▶ **ЗАДАНИЕ 1**:
Переведите на английский язык предложение из фрагмента о романе «Мастер и Маргарита»: «И снова записи в тетради „Роман. Материалы“ говорят о том, что писатель проверяет подробность».
▶ **ЗАДАНИЕ 2**:
Продублируйте без изменений часть фрагмента о романе «Мастер и Маргарита»: начните с места, где стоят слова «И снова записи», и остановитесь после слов «таблички, появится пергамент.».

▶ **ФРАГМЕНТ ТЕКСТА**:
• • • •

Или таблички для письма в рассказе Анатоля Франса… Такие же, покрытые воском таблички проходят через все редакции романа «Мастер и Маргарита» — включая четвертую: здесь Левий «хватался то за нож, спрятанный под таллифом на груди, то за табличку, положенную им в ямку под камень, чтобы не растаял на ней вовсе уж плывущий воск».
И снова записи в тетради «Роман. Материалы» говорят о том, что писатель проверяет подробность. В машинописи, теперь уже окончательно, сменив таблички, появится пергамент.
Устрицы… «Мог ли Пилат есть устрицы?» — записывает Булгаков в той же тетради. Не знаю, нашел ли он ответ на этот вопрос. В четвертой редакции, незадолго до перепечатки романа, «устриц» нет. Но при диктовке на машинку они появятся: «Лежащий на ложе в грозовом полумраке прокуратор сам наливал себе вино в чашу, пил долгими глотками, по временам притрагивался к хлебу, крошил его, глотал маленькими кусочками, время от времени высасывал устрицы, жевал лимон и пил опять».

• • • •

▶ **ИСХОДНЫЕ ДАННЫЕ**:
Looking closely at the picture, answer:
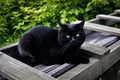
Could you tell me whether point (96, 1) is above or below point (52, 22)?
above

• • • •

▶ **ПОЛНЫЙ ОТВЕТ 1**:
Once again, the notes in the notebook "Novel. Materials" show that the writer is checking a detail.

▶ **ПОЛНЫЙ ОТВЕТ 2**:
И снова записи в тетради «Роман. Материалы» говорят о том, что писатель проверяет подробность. В машинописи, теперь уже окончательно, сменив таблички, появится пергамент.